> **Passage given**
::::::::::
Although two-stage methods exhibit strong feature learning and high precision, their high computational complexity restricts real-time applicability. Consequently, selecting appropriate detection algorithms depends critically on specific operational requirements.
2.2.2 One-stage deep learning-based SAR ship detection algorithms.
One-stage ship detection algorithms primarily include the You Only Look Once (YOLO) series [30], SSD [12], and RetinaNet [31]. Among them, the YOLO family adopts a grid-based prediction mechanism, unifying localization and classification within a single network, significantly enhancing detection speed, and making it well-suited for real-time SAR ship detection scenarios.
Since its inception, the YOLO series has demonstrated unique advantages in SAR ship detection, particularly in multi-scale feature fusion, rotation-invariant target detection, and noise robustness. For instance, YOLOv4 [32] introduces a bidirectional feature pyramid network to strengthen small-scale target detection by aggregating features across layers, effectively addressing target scale variations in SAR images. However, it struggles with accurate angle prediction when dealing with arbitrary-oriented ship targets. To tackle this, Han et al. [33] incorporated an angular parameter into the detection head and adopted circular smooth labels to resolve periodic ambiguities, enhancing rotational target detection accuracy. Nonetheless, inherent speckle noise in SAR images still degrades detection performance. Addressing this, Amrani et al. [34] proposed an improved YOLO model that integrates attention mechanisms to suppress noise-induced feature responses, enhancing model robustness.
Recently, researchers have introduced various innovative modifications tailored to the complexity of SAR ship detection. In feature fusion, Zhang et al. [35] combined multi-modal features from polarimetric SAR data with conventional RGB features, employing cross-modal interaction to improve detection robustness in challenging sea conditions. In terms of lightweight design, Jiang et al. [36] utilized structural re-parameterization and modular design to reduce model parameters while maintaining detection accuracy, and facilitating deployment on edge devices. Additionally, Tranheden et al. [37] introduced a cross-domain transfer learning framework using pseudo-sample generation, effectively alleviating model degradation under low-sample conditions.
Despite these improvements, one-stage detectors often face challenges in balancing lightweight design with effective multi-scale feature fusion. Compressing network depth or feature layers to reduce computational load can impair small target detection, especially under complex sea clutter backgrounds, leading to feature loss and localization deviations. To address this, we propose a novel SAR ship detection model, AC-YOLO, based on the YOLO11 framework, specifically optimized for SAR imagery characteristics to achieve superior accuracy-efficiency trade-offs.
::::::::::
> **Given records**

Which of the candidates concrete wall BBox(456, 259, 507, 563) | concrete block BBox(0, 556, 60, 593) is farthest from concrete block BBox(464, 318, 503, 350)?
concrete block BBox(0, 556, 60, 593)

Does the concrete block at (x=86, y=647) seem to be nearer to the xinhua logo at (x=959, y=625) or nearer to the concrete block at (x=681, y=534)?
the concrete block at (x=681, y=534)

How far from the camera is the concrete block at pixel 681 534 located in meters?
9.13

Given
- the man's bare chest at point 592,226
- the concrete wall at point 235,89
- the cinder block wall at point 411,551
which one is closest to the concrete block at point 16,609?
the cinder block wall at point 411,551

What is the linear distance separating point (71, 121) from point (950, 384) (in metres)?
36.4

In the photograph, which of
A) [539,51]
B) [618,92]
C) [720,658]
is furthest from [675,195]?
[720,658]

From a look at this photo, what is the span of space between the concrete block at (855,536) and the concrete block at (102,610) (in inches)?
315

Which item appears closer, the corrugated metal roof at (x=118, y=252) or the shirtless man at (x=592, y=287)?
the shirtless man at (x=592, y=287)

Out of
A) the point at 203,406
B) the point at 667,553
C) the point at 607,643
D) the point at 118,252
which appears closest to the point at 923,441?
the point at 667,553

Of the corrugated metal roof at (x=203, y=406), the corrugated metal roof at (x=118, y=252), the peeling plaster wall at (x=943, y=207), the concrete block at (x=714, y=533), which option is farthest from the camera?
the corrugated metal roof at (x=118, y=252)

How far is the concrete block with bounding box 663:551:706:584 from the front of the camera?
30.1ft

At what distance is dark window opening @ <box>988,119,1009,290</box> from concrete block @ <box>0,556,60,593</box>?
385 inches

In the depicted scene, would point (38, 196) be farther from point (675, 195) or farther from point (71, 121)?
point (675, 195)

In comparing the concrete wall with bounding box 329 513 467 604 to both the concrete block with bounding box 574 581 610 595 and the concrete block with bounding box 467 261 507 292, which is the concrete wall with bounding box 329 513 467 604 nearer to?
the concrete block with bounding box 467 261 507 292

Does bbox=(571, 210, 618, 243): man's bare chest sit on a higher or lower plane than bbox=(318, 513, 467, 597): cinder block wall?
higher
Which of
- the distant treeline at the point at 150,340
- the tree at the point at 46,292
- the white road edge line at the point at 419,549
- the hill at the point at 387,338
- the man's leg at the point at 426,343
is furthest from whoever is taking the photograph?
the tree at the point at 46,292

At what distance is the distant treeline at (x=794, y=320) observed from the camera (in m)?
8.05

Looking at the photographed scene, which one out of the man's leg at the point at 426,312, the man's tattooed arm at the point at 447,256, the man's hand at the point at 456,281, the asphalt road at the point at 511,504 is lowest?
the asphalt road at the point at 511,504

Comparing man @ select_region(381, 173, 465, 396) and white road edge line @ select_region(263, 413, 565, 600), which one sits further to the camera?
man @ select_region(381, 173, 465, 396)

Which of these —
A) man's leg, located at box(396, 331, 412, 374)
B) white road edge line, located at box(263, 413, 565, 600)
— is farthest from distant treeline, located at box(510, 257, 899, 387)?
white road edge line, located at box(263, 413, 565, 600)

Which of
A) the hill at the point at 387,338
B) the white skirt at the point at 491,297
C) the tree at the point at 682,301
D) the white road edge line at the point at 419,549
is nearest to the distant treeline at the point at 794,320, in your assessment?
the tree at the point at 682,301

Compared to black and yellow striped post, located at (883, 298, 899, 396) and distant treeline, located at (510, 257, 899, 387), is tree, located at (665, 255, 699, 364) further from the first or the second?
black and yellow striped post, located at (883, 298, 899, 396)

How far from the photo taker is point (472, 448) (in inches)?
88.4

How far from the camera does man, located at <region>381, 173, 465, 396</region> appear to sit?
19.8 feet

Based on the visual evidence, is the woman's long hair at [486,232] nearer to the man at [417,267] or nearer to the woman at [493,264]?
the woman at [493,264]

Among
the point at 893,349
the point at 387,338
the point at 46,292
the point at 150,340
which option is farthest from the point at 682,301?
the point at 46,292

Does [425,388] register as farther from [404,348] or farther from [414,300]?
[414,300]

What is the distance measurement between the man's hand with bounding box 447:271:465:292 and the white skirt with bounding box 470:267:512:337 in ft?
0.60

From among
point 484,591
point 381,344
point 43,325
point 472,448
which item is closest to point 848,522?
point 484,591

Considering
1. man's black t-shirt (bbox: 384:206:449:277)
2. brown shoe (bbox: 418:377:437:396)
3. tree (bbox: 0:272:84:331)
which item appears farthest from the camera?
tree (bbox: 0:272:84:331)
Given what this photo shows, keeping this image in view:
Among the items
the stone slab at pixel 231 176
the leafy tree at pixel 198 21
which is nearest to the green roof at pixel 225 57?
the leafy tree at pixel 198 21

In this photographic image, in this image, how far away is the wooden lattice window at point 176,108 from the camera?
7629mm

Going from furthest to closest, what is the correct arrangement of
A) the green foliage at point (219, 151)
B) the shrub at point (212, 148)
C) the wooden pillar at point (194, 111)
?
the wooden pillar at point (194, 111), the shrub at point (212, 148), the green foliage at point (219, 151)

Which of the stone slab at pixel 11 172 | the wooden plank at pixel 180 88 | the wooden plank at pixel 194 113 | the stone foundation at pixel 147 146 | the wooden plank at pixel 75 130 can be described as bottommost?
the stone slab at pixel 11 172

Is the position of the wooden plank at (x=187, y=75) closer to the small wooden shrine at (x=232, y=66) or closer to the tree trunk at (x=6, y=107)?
::::::::::
> **Instructions**
1: Revise the SAR ship detection passage from "2.2.2 One-stage deep" up to and including "ship detection scenarios.", putting "inference speed" in place of "detection speed".
2: Resume the passage on SAR ship detection algorithms, continuing on from its final sentence.

> **Results for each task**
1:
2.2.2 One-stage deep learning-based SAR ship detection algorithms.
One-stage ship detection algorithms primarily include the You Only Look Once (YOLO) series [30], SSD [12], and RetinaNet [31]. Among them, the YOLO family adopts a grid-based prediction mechanism, unifying localization and classification within a single network, significantly enhancing inference speed, and making it well-suited for real-time SAR ship detection scenarios.

2:
3 Methodology
3.1 Baseline model: YOLO11
YOLO11 represents the latest advancement in the YOLO series, achieving significant improvements in backbone, neck, and detection head components compared to its predecessor YOLOv8 [38]. It has demonstrated outstanding performance in computer vision object detection tasks and is currently considered one of the state-of-the-art (SOTA) models. Given its remarkable achievements, YOLO11 is selected as the baseline model in this study. The overall architecture of YOLO11 comprises three core components: the backbone network, which serves as the fundamental feature extractor; the neck network, responsible for enhancing the extracted features; and the detection head, tasked with final object detection prediction. The structure of YOLO11 is illustrated in Fig 1.
In the backbone, YOLO11 introduces the C3K2 and C2PSA modules. The C3K2 module, parameterized as c3k, is configured with c3k set to False in the shallow layers, resembling the C2f module in YOLOv8. It optimizes information flow by splitting feature maps and applying a series of smaller 33 convolution kernels. The C2PSA module embeds a multi-head attention mechanism within the C2 block, refining the network’s ability to selectively focus on regions of interest via spatial attention applied to extracted features. The detailed structure of C2PSA and C3K2 is shown in Fig 2.
For feature enhancement, YOLO11 retains the Spatial Pyramid Pooling - Fast (SPPF) module from YOLOv8. This module aggregates features at multiple scales, enhancing the network’s capability to detect objects of varying sizes.
Regarding the detection head, YOLO11 incorporates two Depthwise Separable Convolutions (DWConv) in the classification and detection branches to reduce parameter count and computational cost. DWConv is an efficient convolutional operation designed to minimize complexity and resource usage.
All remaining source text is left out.